Five hours later he woke up in the intensive care room. The door was open and there was a sign that said "first isolation room". Various cables were connected to patches stuck on his chest and various tubes directed liquids and blood into his veins. His blood pressure was measured every quarter of the hour. He could not breath well, so they installed another set of thin tubes to his nostrils. He was visited by his mother, his father, his sister and his friend. All were wearing silly transparent green robes. They were not allowed to stay there for long and he was soon left alone. Nurses would drop by quite often to check his vitals and change the little bags of liquids that went in and out of his body. They told him they had used a kind of anesthesia that would not allow him to feel any pain from the incision. His lower abdomen was covered with thick bandages. He got an allergic reaction from synthetics, but it soon went away, when they changed them with fabrics and paper. Towards dawn -he knew because he could see the clock of the central room from his bed- they informed him that they would help him get up and transfer him to his room. A nurse helped him but it hurt. As soon as he was standing he felt nauseous. A nurse held a tray under his chin and he puked green stuff.
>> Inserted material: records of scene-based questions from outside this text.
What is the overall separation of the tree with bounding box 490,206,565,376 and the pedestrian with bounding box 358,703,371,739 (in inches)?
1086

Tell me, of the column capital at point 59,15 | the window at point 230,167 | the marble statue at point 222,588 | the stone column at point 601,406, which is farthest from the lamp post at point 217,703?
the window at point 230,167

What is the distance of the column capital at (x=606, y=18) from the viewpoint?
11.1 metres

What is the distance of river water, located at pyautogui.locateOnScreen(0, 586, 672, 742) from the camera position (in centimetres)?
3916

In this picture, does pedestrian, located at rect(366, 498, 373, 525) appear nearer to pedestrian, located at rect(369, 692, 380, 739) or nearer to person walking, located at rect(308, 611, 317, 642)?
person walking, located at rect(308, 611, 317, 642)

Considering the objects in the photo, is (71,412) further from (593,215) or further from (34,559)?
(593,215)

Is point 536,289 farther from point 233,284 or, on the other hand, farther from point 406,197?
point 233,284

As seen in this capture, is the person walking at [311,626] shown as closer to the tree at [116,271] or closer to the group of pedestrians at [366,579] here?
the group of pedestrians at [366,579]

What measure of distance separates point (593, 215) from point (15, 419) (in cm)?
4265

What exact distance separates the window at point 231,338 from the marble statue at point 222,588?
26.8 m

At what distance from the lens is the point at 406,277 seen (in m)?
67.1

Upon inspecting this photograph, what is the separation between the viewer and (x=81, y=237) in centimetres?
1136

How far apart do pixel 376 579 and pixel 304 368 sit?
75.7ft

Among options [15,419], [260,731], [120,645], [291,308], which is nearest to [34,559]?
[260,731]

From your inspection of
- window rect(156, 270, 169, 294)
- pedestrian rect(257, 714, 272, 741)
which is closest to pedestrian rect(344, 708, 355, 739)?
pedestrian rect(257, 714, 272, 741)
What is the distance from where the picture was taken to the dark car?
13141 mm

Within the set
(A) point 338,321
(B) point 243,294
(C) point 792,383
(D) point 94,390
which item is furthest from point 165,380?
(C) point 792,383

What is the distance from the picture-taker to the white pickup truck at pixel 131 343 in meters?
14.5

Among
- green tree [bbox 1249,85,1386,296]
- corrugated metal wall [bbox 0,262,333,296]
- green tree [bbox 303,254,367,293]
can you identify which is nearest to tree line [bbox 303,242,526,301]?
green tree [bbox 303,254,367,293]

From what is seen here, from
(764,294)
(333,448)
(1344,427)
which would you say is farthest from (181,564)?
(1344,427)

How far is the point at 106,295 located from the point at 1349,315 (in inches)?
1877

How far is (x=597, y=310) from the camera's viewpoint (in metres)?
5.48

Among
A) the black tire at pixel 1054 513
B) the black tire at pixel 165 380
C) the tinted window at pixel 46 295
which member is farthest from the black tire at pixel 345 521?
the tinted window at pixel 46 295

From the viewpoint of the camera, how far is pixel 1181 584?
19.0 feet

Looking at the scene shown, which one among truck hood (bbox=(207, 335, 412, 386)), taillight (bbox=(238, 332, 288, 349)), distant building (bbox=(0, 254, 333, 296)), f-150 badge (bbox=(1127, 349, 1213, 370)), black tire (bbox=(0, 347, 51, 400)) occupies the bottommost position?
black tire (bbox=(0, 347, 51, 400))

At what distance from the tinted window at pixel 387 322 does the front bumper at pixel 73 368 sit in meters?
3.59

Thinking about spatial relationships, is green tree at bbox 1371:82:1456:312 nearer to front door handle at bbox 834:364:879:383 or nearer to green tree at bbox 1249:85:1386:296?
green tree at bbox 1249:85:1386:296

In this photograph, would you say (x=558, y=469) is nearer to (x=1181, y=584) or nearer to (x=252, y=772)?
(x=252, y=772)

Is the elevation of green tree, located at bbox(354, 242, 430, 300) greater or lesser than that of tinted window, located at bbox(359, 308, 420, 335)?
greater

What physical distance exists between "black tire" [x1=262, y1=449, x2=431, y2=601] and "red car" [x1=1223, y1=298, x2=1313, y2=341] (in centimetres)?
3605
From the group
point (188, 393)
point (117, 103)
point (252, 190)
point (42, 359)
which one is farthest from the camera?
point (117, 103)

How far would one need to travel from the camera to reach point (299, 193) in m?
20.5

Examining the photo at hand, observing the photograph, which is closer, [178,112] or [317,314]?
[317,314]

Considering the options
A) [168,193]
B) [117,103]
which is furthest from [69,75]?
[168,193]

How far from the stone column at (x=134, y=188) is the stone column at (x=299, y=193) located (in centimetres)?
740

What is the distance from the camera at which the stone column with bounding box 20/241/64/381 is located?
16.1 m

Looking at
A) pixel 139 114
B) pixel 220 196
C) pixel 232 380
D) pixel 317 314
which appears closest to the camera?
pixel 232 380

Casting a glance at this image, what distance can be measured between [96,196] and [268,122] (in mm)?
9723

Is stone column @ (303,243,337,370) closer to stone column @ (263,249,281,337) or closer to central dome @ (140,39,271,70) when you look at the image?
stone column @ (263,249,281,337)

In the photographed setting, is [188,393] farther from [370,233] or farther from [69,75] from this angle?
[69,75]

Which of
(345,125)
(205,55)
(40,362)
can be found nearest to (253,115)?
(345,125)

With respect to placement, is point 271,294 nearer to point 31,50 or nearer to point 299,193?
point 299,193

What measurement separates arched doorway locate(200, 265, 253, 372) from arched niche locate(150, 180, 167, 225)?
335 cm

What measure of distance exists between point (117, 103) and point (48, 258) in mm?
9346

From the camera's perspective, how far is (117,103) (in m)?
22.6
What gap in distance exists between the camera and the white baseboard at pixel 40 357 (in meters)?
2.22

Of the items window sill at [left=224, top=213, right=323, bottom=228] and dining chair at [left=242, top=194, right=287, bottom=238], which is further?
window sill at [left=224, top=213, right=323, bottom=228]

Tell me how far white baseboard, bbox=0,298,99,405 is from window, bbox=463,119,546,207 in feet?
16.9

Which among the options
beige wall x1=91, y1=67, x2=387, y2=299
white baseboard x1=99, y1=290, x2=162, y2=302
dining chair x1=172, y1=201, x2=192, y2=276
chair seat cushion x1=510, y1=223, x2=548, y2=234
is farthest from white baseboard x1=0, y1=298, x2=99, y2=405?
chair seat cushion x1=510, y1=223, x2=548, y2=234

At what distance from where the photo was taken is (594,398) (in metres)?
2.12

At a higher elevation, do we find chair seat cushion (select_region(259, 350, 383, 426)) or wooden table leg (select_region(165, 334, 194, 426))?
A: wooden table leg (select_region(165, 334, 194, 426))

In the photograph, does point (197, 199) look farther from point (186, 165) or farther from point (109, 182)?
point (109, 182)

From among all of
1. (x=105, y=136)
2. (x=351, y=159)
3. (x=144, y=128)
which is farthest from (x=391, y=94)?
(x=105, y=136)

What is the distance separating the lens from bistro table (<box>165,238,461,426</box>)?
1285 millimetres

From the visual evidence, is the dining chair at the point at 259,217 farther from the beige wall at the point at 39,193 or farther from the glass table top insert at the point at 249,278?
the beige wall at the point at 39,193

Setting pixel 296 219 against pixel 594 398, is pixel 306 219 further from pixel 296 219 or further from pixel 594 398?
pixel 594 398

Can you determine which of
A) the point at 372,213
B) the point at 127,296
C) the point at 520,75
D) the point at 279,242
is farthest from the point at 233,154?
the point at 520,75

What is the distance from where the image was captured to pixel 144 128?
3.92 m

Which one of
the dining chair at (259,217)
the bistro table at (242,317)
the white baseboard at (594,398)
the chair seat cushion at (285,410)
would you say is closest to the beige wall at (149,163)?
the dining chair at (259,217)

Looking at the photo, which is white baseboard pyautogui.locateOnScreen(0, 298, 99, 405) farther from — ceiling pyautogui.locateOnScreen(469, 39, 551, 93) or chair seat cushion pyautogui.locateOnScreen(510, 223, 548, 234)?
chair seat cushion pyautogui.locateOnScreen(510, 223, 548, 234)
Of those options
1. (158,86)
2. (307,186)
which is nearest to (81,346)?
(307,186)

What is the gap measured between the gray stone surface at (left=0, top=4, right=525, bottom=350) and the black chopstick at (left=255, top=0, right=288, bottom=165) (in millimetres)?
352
They let him sit on a large hospital armchair and covered him with a sheet. From there he could see outside his room, as far as his post-surgical blurry vision allowed him. He saw a very old patient, with a complicated set of tubes around the face and shoulders. He could not understand if it was a man or a woman. Soon a male nurse helped him sit on a wheelchair and took him to an ordinary hospital room. He still had small cannulas attached to his veins but he was alive. In pain but alive. A metaphorical weight had left his chest and a literal weight had left his abdomen. Luckily there were pills, injections and suppositories to take away physical pain. He knew that within 20 days all this would be just a memory and who knows? perhaps his 28th year might turn out to be a little less harsh. Whatever he had left at the hospital should better stay there and he had ticked off one of his worries from the list. Soon he would even be able to sleep on his tummy, again.